:: Data supplied

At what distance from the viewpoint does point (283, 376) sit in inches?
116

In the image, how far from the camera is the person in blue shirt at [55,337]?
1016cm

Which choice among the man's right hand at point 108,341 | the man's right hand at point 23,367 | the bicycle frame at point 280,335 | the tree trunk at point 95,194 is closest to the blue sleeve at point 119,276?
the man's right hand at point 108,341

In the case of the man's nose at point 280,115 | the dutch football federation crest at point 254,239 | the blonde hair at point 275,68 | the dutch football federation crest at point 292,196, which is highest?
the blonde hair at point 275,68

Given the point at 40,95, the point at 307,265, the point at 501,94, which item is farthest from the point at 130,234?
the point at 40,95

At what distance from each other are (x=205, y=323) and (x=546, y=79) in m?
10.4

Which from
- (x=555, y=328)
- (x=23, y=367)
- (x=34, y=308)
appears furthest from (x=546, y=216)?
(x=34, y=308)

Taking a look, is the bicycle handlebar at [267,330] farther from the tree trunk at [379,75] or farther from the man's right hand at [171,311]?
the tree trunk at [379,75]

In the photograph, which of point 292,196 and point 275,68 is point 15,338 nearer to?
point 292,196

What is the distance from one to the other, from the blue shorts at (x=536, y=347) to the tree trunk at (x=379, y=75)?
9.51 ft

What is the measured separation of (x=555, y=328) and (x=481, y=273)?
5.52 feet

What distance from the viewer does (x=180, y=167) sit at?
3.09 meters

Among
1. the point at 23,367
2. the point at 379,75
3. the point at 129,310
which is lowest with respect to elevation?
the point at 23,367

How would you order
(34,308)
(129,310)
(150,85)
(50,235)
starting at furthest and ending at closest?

::::

• [Given task]:
Retype, without any change, every line from the one containing "How would you order" through the end of the records.

• [Written solution]:
How would you order
(34,308)
(129,310)
(150,85)
(50,235)
starting at furthest and ending at closest?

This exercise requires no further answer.